### CHECK YOUR UNDERSTANDING
A. Check each statement below against the reflection on the Bethsaida healing and the word Tetelestai. Mark (i), (ii), and (iii) yes or no, and quote the exact words from the text that settle each one.
(i) Jesus led the sightless man out of the village before touching his eyes.
(ii) Jesus scolded the man for not having enough faith.
(iii) The writer first heard the word Tetelestai during the first year of healing from addiction.
B. Carry on the reflection on the Bethsaida healing and the word Tetelestai, starting right after its final sentence.

### EXCERPT TO READ
──────────────────────────────

They arrived in Bethsaida. Some people brought a sightless man and begged Jesus to give him a healing touch. Taking him by the hand, he led him out of the village. He put spit in the man’s eyes, laid hands on him, and asked, “Do you see anything?”
He looked up. “I see men. They look like walking trees.” So, Jesus laid hands on his eyes again. The man looked hard and realized that he had recovered perfect sight; saw everything in bright, twenty-twenty focus.
Jesus sent him straight home, telling him, “Don’t enter the village.”
Mark 8:22-26
*************
Like the blind man in this passage, we needed a second touch from Jesus to heal our distorted view. All we had to do was be honest and admit that our perspective was still distorted. Jesus didn’t scold the man for not having enough faith, or for being inadequate. Jesus simply asked him what was wrong and then fixed it.
At the end of the story, after the man’s vision was perfectly restored, Jesus told him to go straight home and not to go back into the village. In our own parallel stories, we heard Jesus say, “Don’t go back into….”
We each heard a different ending to that sentence, based on our own uniquely personal experience. For all of us, it was a moment of truth. If we wanted to enjoy our total Tetelestai Recovery and be comfortable in our New Normal, we would not be able to return to that person, place, or thing which was certain to pull us back into our distortions.
In the original Greek language, the word for the phrase “It is finished”is Tetelestai.
I was introduced to the word Tetelestai one day when I was well into my fourth year of permanent healing from addiction.
It was during a year-long court battle which had been a residual consequence from my old life. The day I appeared in court to hear the verdict and receive my sentence, I claimed this scripture and the word Tetelestai over my case. I was relieved by the peace it held and became willing to accept whatever God had in store for me, even if it meant a year in prison.

──────────────────────────────

### DATASET CONTENT
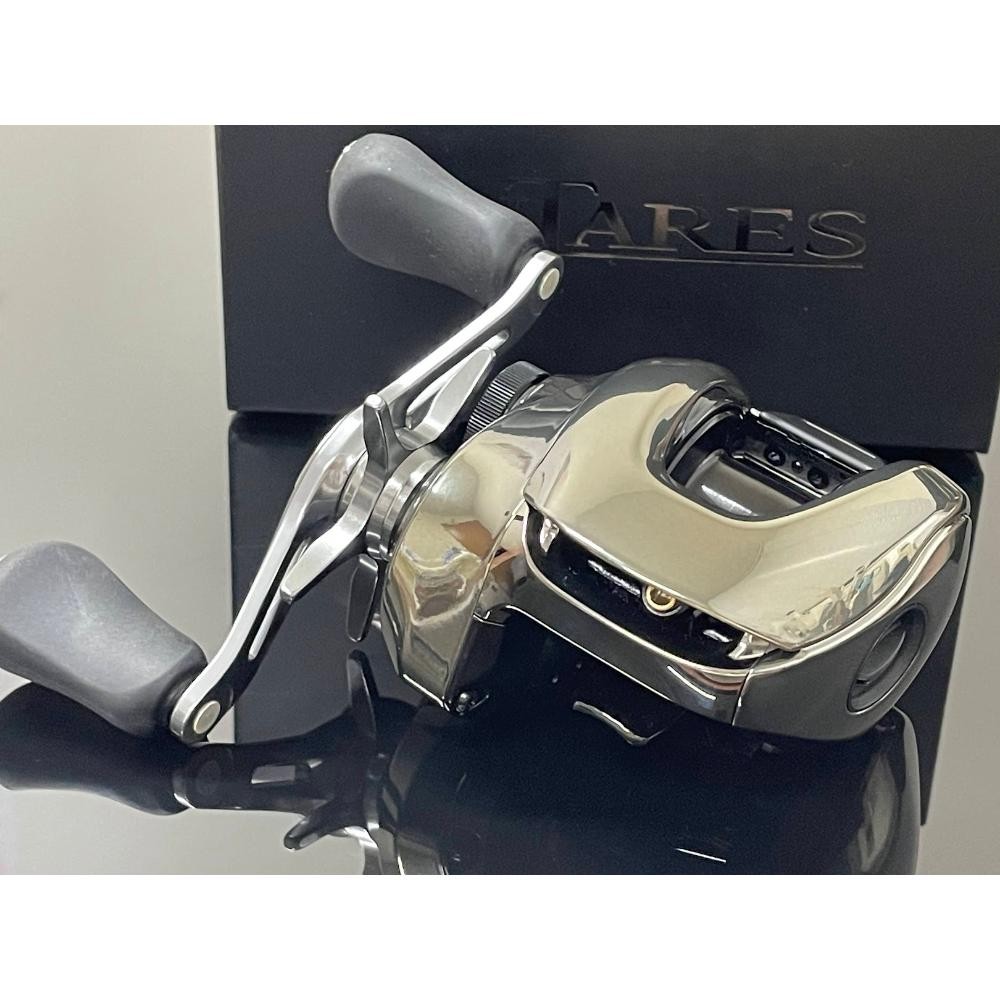 Shimano 25 ANTARES 100XG Right Baitcasting Reel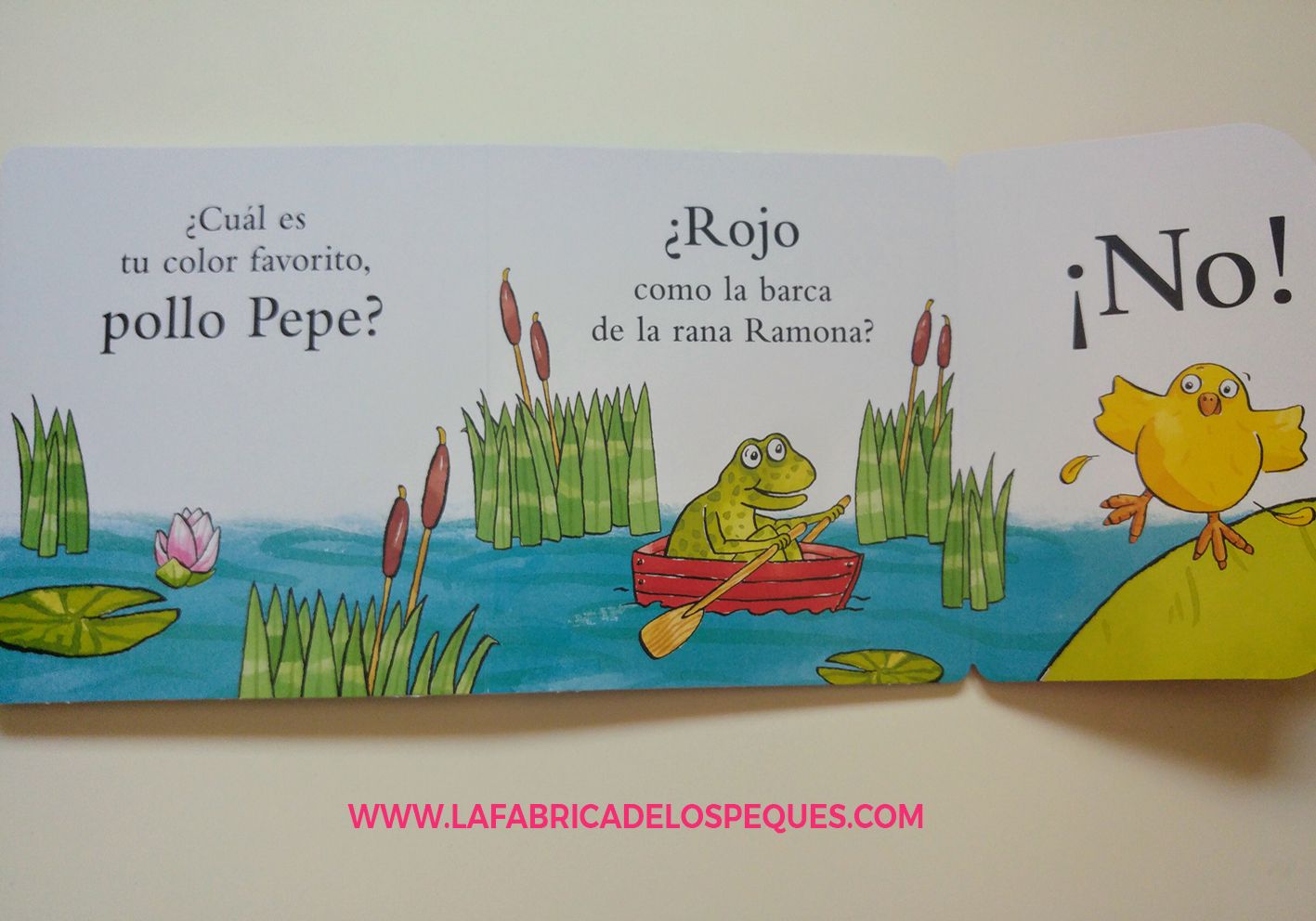 Hoy Leemos El Pollo Pepe Y Los Colores La F brica De Los Peques hoy-leemos-el-pollo-pepe-y-los-colores-la-f-brica-de-los-peques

──────────────────────────────

### ANSWERS BY TASK
A.
(i) Yes: "Taking him by the hand, he led him out of the village."
(ii) No: "Jesus didn’t scold the man for not having enough faith, or for being inadequate."
(iii) No: "I was introduced to the word Tetelestai one day when I was well into my fourth year of permanent healing from addiction."

B.
I prayed this scripture and acknowledged the fact that God had already redeemed me. He had made me a new creation by healing me from addiction. As I was praying that morning, God was working on the judge. He gave the judge an insight into something that no one else had seen…
The work of Christ was miraculous and supernatural. His wholeness could not be explained or understood. What was broken became whole and what was missing began to appear. The void was no longer an empty vacuum demanding to be filled. We had living water to relieve the spiritual thirst which once drove us to the bottle. We derived pleasure and relief from the intoxication of the Holy Spirit which far exceeded the effects and duration of our former chemical concoctions.
As we received this shalom of our Savior and trusted that He refused to leave us broken or misplaced, we understood that this was what scripture defines as the gift of salvation.
We are not the broken people we once were. We need not fear that anyone will discover our inadequacies, for we have everything that we need. The proof is not always there, but the truth is. We bring our faith and our doubts to Him, and in return, He offers us shalom.
We enter a new realm of confidence in Christ. To our brokenness and emptiness, a strong clear voice declares from the cross and echoes into our void, “Tetelestai!”
I was born into a two-parent alcoholic home and struggled for decades with drug and alcohol dependence. I started drinking as a small child and was a daily drug user by age twelve. I was blessed with a willfully strong intellect and despite my addiction issues, went to college, started a family, and became a successful entrepreneur. By age twenty-six, my occasional, yet increasingly frequent business, relationship, and legal problems caused me to seek relief from my struggle with drugs and alcohol.
I had an intellectual concept of a spiritual energy (Higher Power) and over the next twenty-seven years, I cycled in and out of sobriety, with the assistance of 12-step recovery meetings and multiple treatment institutions. In that twenty-seven-year period I worked steps, had sponsors and sponsees, attended meetings, worked service jobs and attended counseling. Despite what some would say was a strong recovery program, I continued to relapse with multiple auto wrecks, work accidents, play injuries, DUI’s, loss of relationships, divorce, and spiritual discourse. Consequences continued to mount and got more severe. I agonized over what I was doing wrong and often asked myself, “Why can’t I seem to get it? Why can’t I stay clean and sober?”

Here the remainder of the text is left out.